Cela devait être un documentaire autour de l’immense chorégraphe Pina Bausch. Décédée soudainement juste avant le premier jour de tournage, ce film, mûrit depuis plus de 20 ans, s’est mué en hommage à l’œuvre de cette prêtresse de la danse. Cela aurait pu être ennuyeux, pompeux, larmoyant. Pina est aussi vif que sensible, aussi élégant qu’hypnotisant.

Pas de faux mouvement

Wim Wenders a été touché par la grâce. Comme le numérique l'avait bousculé pour Buena Vista Social Club, la 3D l’a défié techniquement, artistiquement. Et dès les premières images, le spectateur comprend que le cinéaste a été à la hauteur de la performance. Sa culture cinématographique, son intelligence visuelle, sa connaissance de la grammaire des images et son sens de la mise en scène créent le choc attendu, espéré. Wenders réinvente la danse au cinéma parce qu’il maîtrise une donnée essentielle pour le cinéma en trois dimensions : la spatialisation, c’est à dire la profondeur de champs et l’angle choisi de ses caméras. À cela s’ajoute un nouvel élément qui impressionne : le décor réel. Les prises de vues dans la ville et ses alentours, où des danseurs exécutent leurs mouvements, sont de toute beauté. La danse s’intègre dans notre quotidien. De ces images surgissent une émotion visuelle, mais aussi le sentiment de regarder de l’art, au sens noble du terme.

Pina dans les Villes

Par ailleurs, ces décors traduisent eux-mêmes un mélange de modernité et de désuétude. La ville semble avoir flirté avec la science fiction dans les années 70 : monorail, architecture des bâtiments… Il semble qu’elle ait été autrefois avant-gardiste et qu’aujourd’hui elle apparaisse comme la ville de Tati dans Play Time. A l’instar de Bausch, anciennement expérimentale et devenue classique. Car le plus troublant dans ce mélange entre mouvements des corps et immuabilité urbaine c’est bien c’est leur adéquation parfaite. Les danseurs démontrent que leur art peut se fondre dans n’importe quel décor, et pas seulement celui d’un théâtre. Le film rend ainsi un hommage plus profond et plus sincère à l’œuvre de Pina Bausch, qui aimait tant les éléments naturels (l’eau, la roche, la végétation) et les lieux banals de nos vies.

End of Dance

Au delà de cette leçon de cinéma sur la danse, Wenders exploite quelque créations marquantes de la chorégraphe pour les transformer en séquences de film musical. Les cascades de ses scénographies deviennent des ruisseaux en pleine forêt. Ainsi, le sacre du printemps se révèle un véritable West Side Story en puissance, avec la même sensualité, exacerbée, le même déterminisme tragique, et ces danseurs qui se propulsent littéralement vers les yeux des spectateurs. La réalisation magnifie et dramatise les pièces de Pina. Nous qui les avions vu dans leur ensemble, à plat, avec la scène en frontal, nous les (re)découvrons sous un autre aspect, presque plus percutant. Le détail des corps, la précision des gestes, l’énergie de la troupe, la sueur : tout se met en lumière dans un cadre très précis qui ne doit rien au hasard et insuffle la force nécessaire pour donner du rythme et de la tension à l’image.

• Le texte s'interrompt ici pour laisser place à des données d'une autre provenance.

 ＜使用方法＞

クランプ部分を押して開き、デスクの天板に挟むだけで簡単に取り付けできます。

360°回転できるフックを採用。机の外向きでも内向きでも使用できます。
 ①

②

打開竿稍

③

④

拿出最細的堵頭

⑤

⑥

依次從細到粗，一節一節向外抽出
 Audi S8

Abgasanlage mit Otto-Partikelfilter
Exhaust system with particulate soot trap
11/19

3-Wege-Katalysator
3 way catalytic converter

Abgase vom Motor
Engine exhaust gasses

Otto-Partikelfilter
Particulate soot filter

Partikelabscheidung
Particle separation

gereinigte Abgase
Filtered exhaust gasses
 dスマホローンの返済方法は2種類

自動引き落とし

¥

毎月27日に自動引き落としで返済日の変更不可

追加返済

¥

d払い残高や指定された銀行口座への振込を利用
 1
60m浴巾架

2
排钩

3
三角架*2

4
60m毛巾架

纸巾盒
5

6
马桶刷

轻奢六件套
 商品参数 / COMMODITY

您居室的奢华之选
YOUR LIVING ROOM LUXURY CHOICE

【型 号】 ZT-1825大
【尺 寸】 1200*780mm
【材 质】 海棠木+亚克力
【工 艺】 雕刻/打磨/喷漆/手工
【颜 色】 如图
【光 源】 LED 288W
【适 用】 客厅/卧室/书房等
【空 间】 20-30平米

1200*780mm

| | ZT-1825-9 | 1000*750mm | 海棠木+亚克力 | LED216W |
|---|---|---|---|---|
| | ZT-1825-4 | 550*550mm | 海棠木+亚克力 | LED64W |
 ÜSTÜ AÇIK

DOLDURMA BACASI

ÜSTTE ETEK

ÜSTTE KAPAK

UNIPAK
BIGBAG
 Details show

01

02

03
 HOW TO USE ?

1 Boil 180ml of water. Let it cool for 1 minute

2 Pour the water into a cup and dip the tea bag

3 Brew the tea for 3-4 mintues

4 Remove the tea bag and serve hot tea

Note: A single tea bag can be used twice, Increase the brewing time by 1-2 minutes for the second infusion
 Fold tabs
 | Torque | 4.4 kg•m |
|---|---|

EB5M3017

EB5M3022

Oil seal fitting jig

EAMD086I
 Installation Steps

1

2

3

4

Pour les enfants d'hier, d'aujourd'hui et de demain

Wenders utilise aussi la profondeur de champs pour valoriser le précédé 3D, donnant à la troupe des mouvements de groupe aussi séduisants que cohérents. Nos yeux perçants s’ébahissent devant ces rêves dansants. La mélancolie est palpable. Chaque danseur apporte sa touche, son témoignage, son hommage, burlesque ou amoureux. La mère Pina a laissé orphelin sa troupe, fusionnelle. Mais ils ne sont pas désœuvrés : il y a tant de créations à reprendre, réinterpréter… Elle qui aimait tant raconter des histoires avec son propre langage, universel, sans paroles, se voit honorée par Wenders : Pina est portée au pinacle et son art devient cinématographique. Elle qui manipulait les rythmes et les émotions avaient en fait créée des séquences de 7e art. « À quoi aspirions-nous ? D’où nous vient ce désir ardent ? » Laisser une trace sans doute…. Le spectacle vivant est hélas éphémère. Le cinéma le rend éternel.